Cassa depositi e prestiti Spa Ordinary Shareholders’ Meeting: 2013 financial statements approved; Appointed Luciano Barsotti standing auditor and Giandomenico Genta alternate auditor

Rome,  30-5-2014 — /EuropaWire/ — Cassa depositi e prestiti Spa (CDP) announces that the Ordinary Shareholders’ Meeting today approved the 2013 financial statements. The 2013 consolidated financial statements were also presented during the meeting.

The Ordinary Shareholders’ Meeting also appointed new members of the Board of Auditors, approving Luciano Barsotti as a standing  auditor  and Giandomenico Genta as alternate auditor.
Resources mobilized and managed

New resources mobilized and managed (loans, investments, guarantees) by CDP Group to support public entities, infrastructure and businesses in 2013 amounted to €28 billion, up 22% from 2012.

The CDP parent company mobilized and managed resources totalling €16 billion, up 27% from €12.8 billion in 2012. CDP thus ends an especially challenging three years for Italy, and the years of its 2011-2013 Business Plan, having exceeded the targets for its contribution to growth: €56 billion, compared with the planned €43 billion.

• Recorded data

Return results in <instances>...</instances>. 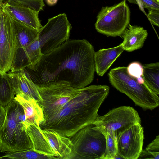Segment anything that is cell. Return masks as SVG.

• Tasks to complete
[a] Write out the part of the CDP press release from "Rome,  30-5-2014 —" to "22% from 2012.".
[b] Translate this sentence from the CDP press release into Spanish: "The 2013 consolidated financial statements were also presented during the meeting."
[c] Write the next part of the CDP press release, picking up after its last sentence.
The lines above aren't needed for anything here.

• Responses in order
[a]
Rome,  30-5-2014 — /EuropaWire/ — Cassa depositi e prestiti Spa (CDP) announces that the Ordinary Shareholders’ Meeting today approved the 2013 financial statements. The 2013 consolidated financial statements were also presented during the meeting.

The Ordinary Shareholders’ Meeting also appointed new members of the Board of Auditors, approving Luciano Barsotti as a standing  auditor  and Giandomenico Genta as alternate auditor.
Resources mobilized and managed

New resources mobilized and managed (loans, investments, guarantees) by CDP Group to support public entities, infrastructure and businesses in 2013 amounted to €28 billion, up 22% from 2012.

[b] Los estados financieros consolidados de 2013 también se presentaron durante la junta.

[c]
Financial Results and Dividends Approved

Performance was in line with the targets set out in the 2011-2013 Business Plan, despite the substantial deterioration in market conditions. With a contraction of 28% in net interest income, to €2.5 billion, as a result of the expected normalization of the spread between lending and funding rates, as a consequence of the interest rate trends, net income amounted to €2.3 billion, with a reduction more contained than the spread due to a positive contribution of dividends from companies in CDP’s portfolio.

The results allow for the dividend payout of around **853 million of euros.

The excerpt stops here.